Stored records>
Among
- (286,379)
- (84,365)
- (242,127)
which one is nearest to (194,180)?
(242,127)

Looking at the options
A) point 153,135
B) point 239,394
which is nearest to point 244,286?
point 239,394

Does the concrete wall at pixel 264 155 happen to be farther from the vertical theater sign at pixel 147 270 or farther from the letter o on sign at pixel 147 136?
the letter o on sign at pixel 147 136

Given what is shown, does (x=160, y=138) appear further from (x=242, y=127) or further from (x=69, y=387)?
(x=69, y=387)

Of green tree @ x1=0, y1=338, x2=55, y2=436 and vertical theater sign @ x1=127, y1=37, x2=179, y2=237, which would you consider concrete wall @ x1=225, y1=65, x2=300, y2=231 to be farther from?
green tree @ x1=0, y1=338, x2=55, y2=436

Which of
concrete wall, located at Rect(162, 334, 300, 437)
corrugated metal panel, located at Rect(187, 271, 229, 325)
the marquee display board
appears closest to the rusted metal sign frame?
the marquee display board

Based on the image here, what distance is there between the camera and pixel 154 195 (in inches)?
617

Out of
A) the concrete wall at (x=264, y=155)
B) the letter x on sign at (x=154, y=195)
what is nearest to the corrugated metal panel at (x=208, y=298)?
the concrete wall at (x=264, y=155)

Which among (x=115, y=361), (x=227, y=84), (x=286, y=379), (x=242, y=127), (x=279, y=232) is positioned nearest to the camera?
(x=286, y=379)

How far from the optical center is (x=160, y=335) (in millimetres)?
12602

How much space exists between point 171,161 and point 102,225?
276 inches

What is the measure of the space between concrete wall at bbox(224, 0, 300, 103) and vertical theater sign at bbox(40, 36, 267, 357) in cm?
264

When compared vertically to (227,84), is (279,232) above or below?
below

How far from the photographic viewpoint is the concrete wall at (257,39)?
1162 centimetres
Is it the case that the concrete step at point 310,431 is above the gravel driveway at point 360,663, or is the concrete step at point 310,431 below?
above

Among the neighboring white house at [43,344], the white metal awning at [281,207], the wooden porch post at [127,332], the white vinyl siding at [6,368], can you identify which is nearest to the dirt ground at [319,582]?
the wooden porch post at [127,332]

Problem details>
Rewrite the listing above with every "vertical theater sign" changed to "upright theater sign", leaving everything else the same.

Exercise solution>
Among
- (286,379)
- (84,365)
- (242,127)
which one is nearest to (194,180)?
(242,127)

Looking at the options
A) point 153,135
B) point 239,394
which is nearest to point 244,286?
point 239,394

Does the concrete wall at pixel 264 155 happen to be farther from the upright theater sign at pixel 147 270 or farther from the letter o on sign at pixel 147 136?
the letter o on sign at pixel 147 136

Given what is shown, does (x=160, y=138) appear further from (x=242, y=127) or further from (x=69, y=387)?
(x=69, y=387)

Of green tree @ x1=0, y1=338, x2=55, y2=436 and upright theater sign @ x1=127, y1=37, x2=179, y2=237, which would you consider concrete wall @ x1=225, y1=65, x2=300, y2=231 to be farther from?
green tree @ x1=0, y1=338, x2=55, y2=436

Which of
concrete wall, located at Rect(162, 334, 300, 437)
corrugated metal panel, located at Rect(187, 271, 229, 325)
the marquee display board
appears closest to the rusted metal sign frame?
the marquee display board

Based on the image here, what distance is there between the camera and pixel 154 195 (in inches)?
617

Out of
A) the concrete wall at (x=264, y=155)
B) the letter x on sign at (x=154, y=195)
what is nearest to the corrugated metal panel at (x=208, y=298)?
the concrete wall at (x=264, y=155)

Which among (x=115, y=361), (x=227, y=84), (x=286, y=379), (x=242, y=127), (x=279, y=232) is positioned nearest to the camera?
(x=286, y=379)

How far from the optical center is (x=160, y=335) (in millimetres)?
12602

How much space exists between point 171,161 and point 102,225?
276 inches

What is the measure of the space between concrete wall at bbox(224, 0, 300, 103) and upright theater sign at bbox(40, 36, 267, 357) in cm?
264

When compared vertically to (227,84), is (279,232) above or below?
below

How far from the photographic viewpoint is the concrete wall at (257,39)?
1162 centimetres
Is it the case that the concrete step at point 310,431 is above the gravel driveway at point 360,663, or is the concrete step at point 310,431 below?
above

Among the neighboring white house at [43,344], the white metal awning at [281,207], the wooden porch post at [127,332], the white vinyl siding at [6,368], can you identify which is nearest to the dirt ground at [319,582]?
the wooden porch post at [127,332]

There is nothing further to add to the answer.